Speaking with Coppola at the Four Seasons Hotel in Los Angeles, a venue she used in her film for a fictional press day, the director is a sea of quiet calm in the middle of a media maelstrom. Wearing a navy and forest green plaid shirt and black skinny jeans, loose shoulder-length brown hair tucked behind her ears and a thin gold wedding band glinting from her finger (She married Phoenix frontman Thomas Mars in December 2009, and the band’s music serves as the film’s soundtrack.), Coppola says she wanted the film to follow in the footsteps of “Shampoo and American Gigolo. I wanted to do like an L.A. movie of today.”

That meant incorporating a number of driving shots, palm trees, mini-malls, harsher bright lighting and a 1990s, Helmut Newton version of the Chateau, before it got Lohan-ed and became a paparazzi mecca.
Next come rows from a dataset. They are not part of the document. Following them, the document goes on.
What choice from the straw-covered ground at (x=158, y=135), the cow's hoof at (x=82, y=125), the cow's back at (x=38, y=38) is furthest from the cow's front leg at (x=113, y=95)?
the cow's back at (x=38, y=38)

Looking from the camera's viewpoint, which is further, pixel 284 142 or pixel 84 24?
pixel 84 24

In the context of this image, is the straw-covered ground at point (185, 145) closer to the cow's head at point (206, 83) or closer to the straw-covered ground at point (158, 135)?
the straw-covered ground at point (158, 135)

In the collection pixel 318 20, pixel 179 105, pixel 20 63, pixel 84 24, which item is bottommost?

“When I was writing, I was thinking about when I’d spend time there when I was in my 20s,” Coppola says, her quiet, deliberate speech lulling the room into an easy silence. “I feel like in a lot of ways it hasn’t changed, but there weren’t weekly tabloid magazines and so people didn’t go there to be photographed and stuff. I think of the Chateau Marmont as being this iconic Hollywood place with so many interesting people staying there and lots of stories. It has this decadent feel.”
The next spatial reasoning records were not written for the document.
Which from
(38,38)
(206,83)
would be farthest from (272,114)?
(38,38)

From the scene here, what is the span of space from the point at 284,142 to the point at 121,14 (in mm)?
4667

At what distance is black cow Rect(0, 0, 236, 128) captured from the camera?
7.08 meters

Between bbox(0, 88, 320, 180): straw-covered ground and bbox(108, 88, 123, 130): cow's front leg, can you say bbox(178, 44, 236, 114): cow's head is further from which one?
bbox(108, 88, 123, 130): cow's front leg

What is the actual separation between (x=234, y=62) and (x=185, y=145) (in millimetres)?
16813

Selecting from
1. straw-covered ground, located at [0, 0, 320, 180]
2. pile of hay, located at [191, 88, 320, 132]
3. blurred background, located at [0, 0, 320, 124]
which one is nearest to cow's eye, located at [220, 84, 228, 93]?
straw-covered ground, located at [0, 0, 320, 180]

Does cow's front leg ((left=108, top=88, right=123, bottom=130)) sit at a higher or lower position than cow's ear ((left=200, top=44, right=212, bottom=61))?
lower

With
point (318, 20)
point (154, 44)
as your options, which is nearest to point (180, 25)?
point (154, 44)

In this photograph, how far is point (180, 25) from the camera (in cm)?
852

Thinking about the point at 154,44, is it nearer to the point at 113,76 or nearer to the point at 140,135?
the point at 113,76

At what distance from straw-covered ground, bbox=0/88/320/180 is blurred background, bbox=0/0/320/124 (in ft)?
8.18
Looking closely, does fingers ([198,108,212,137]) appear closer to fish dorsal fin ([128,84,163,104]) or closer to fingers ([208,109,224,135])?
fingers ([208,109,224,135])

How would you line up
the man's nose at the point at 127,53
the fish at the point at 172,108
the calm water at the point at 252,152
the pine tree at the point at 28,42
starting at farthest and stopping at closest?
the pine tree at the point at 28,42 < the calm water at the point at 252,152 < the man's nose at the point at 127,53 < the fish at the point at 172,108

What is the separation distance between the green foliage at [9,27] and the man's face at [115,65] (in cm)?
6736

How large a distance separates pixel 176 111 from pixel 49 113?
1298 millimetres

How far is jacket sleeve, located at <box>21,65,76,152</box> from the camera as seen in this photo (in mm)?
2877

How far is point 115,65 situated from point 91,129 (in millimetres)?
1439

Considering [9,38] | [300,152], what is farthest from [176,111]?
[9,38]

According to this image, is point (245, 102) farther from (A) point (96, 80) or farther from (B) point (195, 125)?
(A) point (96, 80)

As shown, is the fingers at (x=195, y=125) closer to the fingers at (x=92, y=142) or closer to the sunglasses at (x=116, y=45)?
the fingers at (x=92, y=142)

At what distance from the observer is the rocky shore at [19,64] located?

In an effort to fully embody his character, Dorff moved into the hotel and lived whatever experience the script called for leading into the next shoot day. “He stayed in a room, the same room that we shot in just a floor up, so he was in character the whole time,” Coppola smiles. “It was funny, in the morning he’d come to set and tell me all the Johnny Marco moments that he was living in the hotel. He would stay up late and be kind of trashed in the scenes that we needed him to be. But then, as he evolves, he’s fresher and you can really see it.”

Coppola says while writing Somewhere, Dorff sprang to mind.

“I knew him a little over the years, and I just thought that he would be the right guy for this part. He’s such a great actor, but we haven’t seen the more sensitive side to him. I also knew from life that he’s such a sweet guy and the character is so flawed that he could be unlikable. It needed someone with a lot of heart to make you want to watch him for a whole movie.”

As for Fanning, Coppola says Elle came in during casting and, instantly, “I was taken with her.”

Asked if she felt the need to direct a child actor any differently than an adult, Coppola shakes her head and replies, “I don’t think so. I think with actors, you want to be sensitive to them because you’re asking them to be vulnerable, and she’s smart so I never felt that she was a kid. I guess you’re aware. You don’t want people to be talking about something inappropriate around an 11-year-old, so I felt protective, but I felt protective of Stephen and all my actors.”

When the subject of the film’s quiet sense of internal struggle as opposed to overt conflict is raised, Coppola offers a happy nod of the head and says, “A lot of times in movies it takes a big, dramatic event, like a disaster, being held hostage, for the character to change, and I feel like in life that there are moments that seem like small things that strike you and motivate you to change.”